> **Requirement**
Collect every line below that contains the string "point", treating uppercase and lowercase as distinct.

> **Provided material**
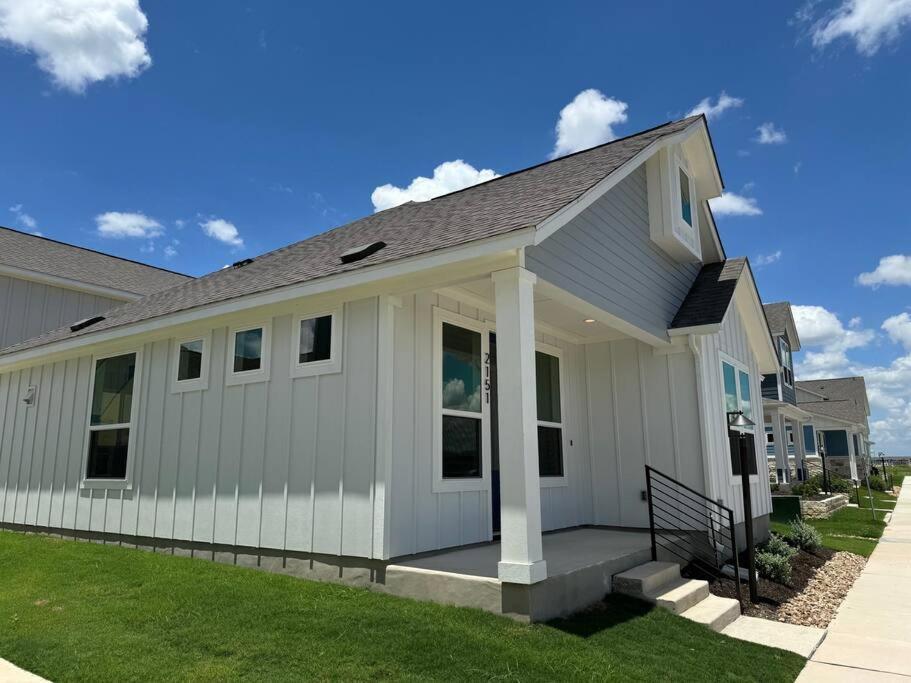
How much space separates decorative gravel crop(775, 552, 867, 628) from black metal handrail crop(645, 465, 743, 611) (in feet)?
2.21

==

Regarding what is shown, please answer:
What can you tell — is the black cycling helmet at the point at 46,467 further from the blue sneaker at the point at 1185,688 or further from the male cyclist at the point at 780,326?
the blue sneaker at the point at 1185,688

> **Solution to the exercise**
What can you tell — is the black cycling helmet at the point at 46,467 further from the blue sneaker at the point at 1185,688 or further from the male cyclist at the point at 780,326?
the blue sneaker at the point at 1185,688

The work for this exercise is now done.